## [What is being asked]
Starting at the top of the entries, restate word for word each line up to and including the one with "Q: Label granularity?".

## [Dataset records]
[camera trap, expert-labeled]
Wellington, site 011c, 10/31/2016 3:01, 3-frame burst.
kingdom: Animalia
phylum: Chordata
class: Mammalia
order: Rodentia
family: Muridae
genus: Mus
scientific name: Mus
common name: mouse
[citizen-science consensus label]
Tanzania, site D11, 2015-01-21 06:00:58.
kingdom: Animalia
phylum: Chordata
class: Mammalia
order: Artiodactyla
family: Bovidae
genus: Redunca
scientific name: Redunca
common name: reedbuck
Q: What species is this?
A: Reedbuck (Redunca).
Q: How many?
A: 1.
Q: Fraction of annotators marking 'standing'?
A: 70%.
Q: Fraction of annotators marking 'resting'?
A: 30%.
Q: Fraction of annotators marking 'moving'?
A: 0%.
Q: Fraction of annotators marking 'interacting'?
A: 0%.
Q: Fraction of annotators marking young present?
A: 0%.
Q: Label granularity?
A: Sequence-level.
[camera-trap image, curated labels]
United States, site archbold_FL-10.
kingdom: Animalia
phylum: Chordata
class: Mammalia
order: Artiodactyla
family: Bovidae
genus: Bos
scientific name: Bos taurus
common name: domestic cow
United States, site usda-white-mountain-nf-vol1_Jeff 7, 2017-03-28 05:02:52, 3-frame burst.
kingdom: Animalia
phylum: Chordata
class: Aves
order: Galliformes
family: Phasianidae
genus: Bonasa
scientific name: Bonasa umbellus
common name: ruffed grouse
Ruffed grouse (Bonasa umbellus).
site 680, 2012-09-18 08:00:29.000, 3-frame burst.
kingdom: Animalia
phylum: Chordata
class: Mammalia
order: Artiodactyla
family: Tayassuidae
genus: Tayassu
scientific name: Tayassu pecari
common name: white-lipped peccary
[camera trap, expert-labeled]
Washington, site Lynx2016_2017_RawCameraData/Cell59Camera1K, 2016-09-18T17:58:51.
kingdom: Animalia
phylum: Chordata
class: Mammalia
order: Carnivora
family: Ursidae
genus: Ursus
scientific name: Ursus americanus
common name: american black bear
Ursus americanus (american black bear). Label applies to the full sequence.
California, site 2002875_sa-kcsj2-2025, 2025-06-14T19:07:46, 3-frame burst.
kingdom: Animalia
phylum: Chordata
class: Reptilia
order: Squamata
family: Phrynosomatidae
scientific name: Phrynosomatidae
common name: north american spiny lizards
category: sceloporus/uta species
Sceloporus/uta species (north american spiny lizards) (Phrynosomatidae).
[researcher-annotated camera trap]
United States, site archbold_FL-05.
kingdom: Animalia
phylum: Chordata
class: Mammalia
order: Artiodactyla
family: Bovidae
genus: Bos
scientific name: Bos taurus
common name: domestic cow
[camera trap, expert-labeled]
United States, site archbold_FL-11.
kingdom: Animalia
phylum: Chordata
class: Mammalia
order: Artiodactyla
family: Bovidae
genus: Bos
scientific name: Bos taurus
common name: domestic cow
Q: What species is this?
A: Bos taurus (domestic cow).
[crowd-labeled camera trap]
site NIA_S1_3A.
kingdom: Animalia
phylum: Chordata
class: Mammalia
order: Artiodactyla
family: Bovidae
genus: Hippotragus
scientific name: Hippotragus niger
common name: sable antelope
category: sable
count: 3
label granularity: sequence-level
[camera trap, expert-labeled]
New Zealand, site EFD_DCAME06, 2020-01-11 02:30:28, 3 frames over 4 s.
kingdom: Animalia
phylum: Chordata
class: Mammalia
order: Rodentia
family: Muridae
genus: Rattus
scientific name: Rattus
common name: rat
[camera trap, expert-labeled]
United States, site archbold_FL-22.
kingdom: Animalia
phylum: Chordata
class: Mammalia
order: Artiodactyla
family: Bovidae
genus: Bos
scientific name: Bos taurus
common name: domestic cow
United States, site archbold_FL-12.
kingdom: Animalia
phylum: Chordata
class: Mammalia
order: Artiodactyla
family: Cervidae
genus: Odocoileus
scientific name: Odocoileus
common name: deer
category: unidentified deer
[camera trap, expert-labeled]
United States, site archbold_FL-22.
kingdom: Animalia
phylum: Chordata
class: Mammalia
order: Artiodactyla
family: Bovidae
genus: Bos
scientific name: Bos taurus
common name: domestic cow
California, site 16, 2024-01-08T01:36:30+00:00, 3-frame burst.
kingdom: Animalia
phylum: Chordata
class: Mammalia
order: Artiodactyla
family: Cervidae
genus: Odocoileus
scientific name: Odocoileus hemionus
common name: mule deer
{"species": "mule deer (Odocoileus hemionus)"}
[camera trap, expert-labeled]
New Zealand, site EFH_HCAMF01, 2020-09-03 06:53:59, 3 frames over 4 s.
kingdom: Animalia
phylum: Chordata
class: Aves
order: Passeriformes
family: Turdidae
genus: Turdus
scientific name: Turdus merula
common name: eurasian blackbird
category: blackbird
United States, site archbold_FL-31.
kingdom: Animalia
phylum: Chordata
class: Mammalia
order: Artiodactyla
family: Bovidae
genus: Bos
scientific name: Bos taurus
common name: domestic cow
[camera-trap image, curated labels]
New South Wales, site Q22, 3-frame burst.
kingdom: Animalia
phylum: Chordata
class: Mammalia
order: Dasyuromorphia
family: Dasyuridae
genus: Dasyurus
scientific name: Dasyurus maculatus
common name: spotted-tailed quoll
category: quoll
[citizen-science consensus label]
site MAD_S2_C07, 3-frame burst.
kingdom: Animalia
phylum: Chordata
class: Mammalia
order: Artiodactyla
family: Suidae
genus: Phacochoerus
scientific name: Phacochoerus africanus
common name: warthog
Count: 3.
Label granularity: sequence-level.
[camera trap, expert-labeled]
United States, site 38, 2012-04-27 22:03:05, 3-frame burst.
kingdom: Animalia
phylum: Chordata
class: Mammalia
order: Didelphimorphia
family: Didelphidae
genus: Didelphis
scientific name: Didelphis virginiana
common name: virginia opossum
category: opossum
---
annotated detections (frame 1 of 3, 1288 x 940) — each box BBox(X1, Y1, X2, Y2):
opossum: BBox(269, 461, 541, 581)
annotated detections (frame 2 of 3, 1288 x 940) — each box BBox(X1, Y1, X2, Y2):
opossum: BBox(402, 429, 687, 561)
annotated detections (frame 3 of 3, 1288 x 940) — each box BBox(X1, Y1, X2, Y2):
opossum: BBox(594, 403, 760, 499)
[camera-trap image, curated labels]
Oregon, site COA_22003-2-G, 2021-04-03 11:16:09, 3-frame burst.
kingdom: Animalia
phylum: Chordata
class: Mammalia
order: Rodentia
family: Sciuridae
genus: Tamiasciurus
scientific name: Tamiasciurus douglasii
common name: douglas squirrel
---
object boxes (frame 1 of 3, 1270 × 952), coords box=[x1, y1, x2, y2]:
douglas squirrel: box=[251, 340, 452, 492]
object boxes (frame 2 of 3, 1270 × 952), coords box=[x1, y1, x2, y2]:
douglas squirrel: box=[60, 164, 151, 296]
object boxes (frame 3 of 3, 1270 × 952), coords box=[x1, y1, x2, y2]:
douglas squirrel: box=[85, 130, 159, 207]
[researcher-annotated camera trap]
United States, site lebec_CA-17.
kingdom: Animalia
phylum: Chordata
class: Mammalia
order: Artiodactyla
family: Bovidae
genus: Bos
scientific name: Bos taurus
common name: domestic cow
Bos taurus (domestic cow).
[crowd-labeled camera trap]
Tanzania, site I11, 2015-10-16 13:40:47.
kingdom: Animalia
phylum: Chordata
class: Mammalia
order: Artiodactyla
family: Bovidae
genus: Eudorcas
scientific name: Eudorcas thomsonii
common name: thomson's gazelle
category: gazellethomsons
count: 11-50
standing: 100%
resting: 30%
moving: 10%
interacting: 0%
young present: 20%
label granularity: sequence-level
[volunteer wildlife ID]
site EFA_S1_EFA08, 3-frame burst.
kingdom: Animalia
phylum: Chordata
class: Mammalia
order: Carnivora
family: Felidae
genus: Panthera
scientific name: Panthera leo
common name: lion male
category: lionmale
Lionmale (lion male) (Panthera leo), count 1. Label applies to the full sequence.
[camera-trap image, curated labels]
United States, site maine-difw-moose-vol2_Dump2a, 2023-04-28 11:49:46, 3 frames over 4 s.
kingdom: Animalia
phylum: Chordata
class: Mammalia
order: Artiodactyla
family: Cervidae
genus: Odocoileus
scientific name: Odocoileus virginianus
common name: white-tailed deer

## [Exercise result]
[camera trap, expert-labeled]
Wellington, site 011c, 10/31/2016 3:01, 3-frame burst.
kingdom: Animalia
phylum: Chordata
class: Mammalia
order: Rodentia
family: Muridae
genus: Mus
scientific name: Mus
common name: mouse
[citizen-science consensus label]
Tanzania, site D11, 2015-01-21 06:00:58.
kingdom: Animalia
phylum: Chordata
class: Mammalia
order: Artiodactyla
family: Bovidae
genus: Redunca
scientific name: Redunca
common name: reedbuck
Q: What species is this?
A: Reedbuck (Redunca).
Q: How many?
A: 1.
Q: Fraction of annotators marking 'standing'?
A: 70%.
Q: Fraction of annotators marking 'resting'?
A: 30%.
Q: Fraction of annotators marking 'moving'?
A: 0%.
Q: Fraction of annotators marking 'interacting'?
A: 0%.
Q: Fraction of annotators marking young present?
A: 0%.
Q: Label granularity?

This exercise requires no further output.